ЮЛИЯ САМОЙЛОВА СТАЛА БОЛЬШИМ РАЗОЧАРОВАНИЕМ ДЛЯ МЕРАБОВОЙ. ФОТО: LEGION-MEDIA.RU
— Вы своих одноклассников как-то сравнили с золотой молодёжью из фильма «Курьер».
— Так и было.
— А что было у Ваших одноклассников, чего не было у Вас?
— У меня вообще-то было всё. Я родилась в семье, в которой были картины Айвазовского, других известных художников. Я с этим родилась. Потом, уже в 90-х, нас обокрали, и уже ничего этого нет. Но ничего страшного — Бог дал, Бог взял.
— Давайте вернёмся к этой истории с ограблением. Как это случилось?

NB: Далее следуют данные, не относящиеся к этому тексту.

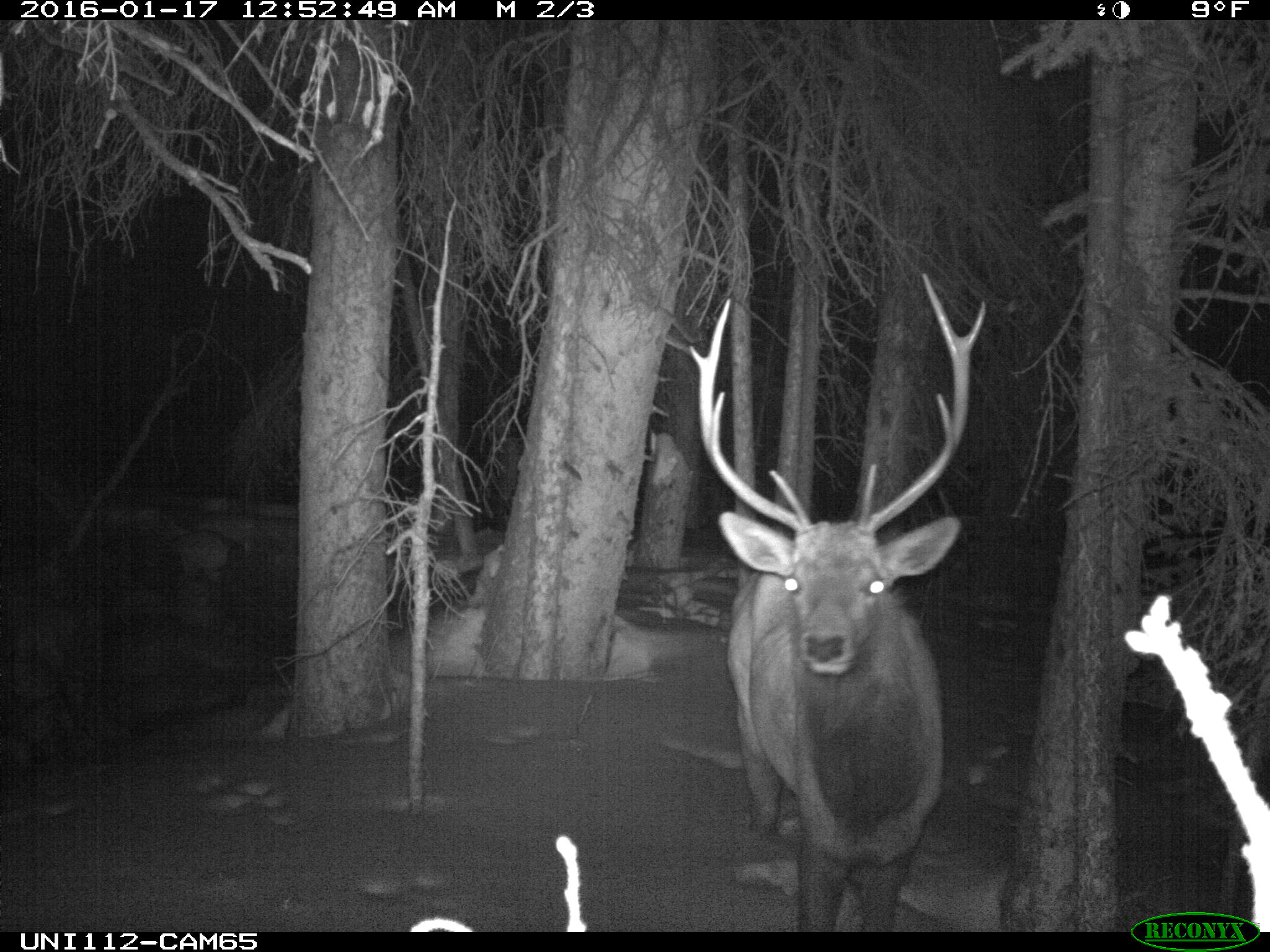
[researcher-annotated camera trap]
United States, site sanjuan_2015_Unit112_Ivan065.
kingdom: Animalia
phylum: Chordata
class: Mammalia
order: Artiodactyla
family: Cervidae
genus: Cervus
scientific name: Cervus elaphus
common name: red deer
Cervus elaphus (red deer).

— Я всегда была очень доверчивым человеком. Ну дура дурой. Это с одной стороны, а с другой — мы же думаем о людях через свою призму. То есть если я так не делаю, то, значит, и другой так не сделает. Позже я поняла, что это не так. Однажды, это было в 90-е, позвонили в дверь, открываю, стоят два парня: «Привет, мы от Ирки! Ирка просила тебе передать, не может до тебя дозвониться!» Речь шла вроде о какой-то книге. «Ну, проходите», — говорю. Я кавказская девочка, гостеприимная. Чай предлагаю. В общем, познакомились, всё хорошо. Пока мы пили чай, у нас что-то случилось с телефоном. Парни говорят: «Слушай, мы принесём тебе новый телефон». — «Ой как здорово, принесите, я куплю!» — «Да не надо, так принесём». Пришли второй раз. И когда они принесли телефон, это и произошло. Я какую-то внутреннюю тревогу почувствовала. Думаю, надо уже выпроваживать. Разворачиваюсь — и в этот момент меня бьют по голове. Я это состояние никогда не забуду. Момент после удара и до падения на пол — как будто я в пикселях рассыпаюсь. Боли нет, но ты рассыпаешься. Когда очнулась, поняла, что случилось что-то очень плохое. Меня волокут в комнату, бросают на кровать, завязывают руки и начинают снимать картины. Я это всё слышу, но делаю вид, что потеряла сознание. Они подходят и на до мной разговаривают: «Ну, чё с ней делать? Давай завалим одеялами, задохнётся так задохнётся». Короче, навалили на меня всего. У меня сердцебиение было страшное, сердце словно где-то в горле билось — бум, бум. И у меня скотч на руках лопнул, думаю, не дай Бог увидят… Когда они вышли, я вскочила и закрыла дверь. Позвонила в милицию. Милиция приезжает, мама, видят всё это…
— Преступников не нашли?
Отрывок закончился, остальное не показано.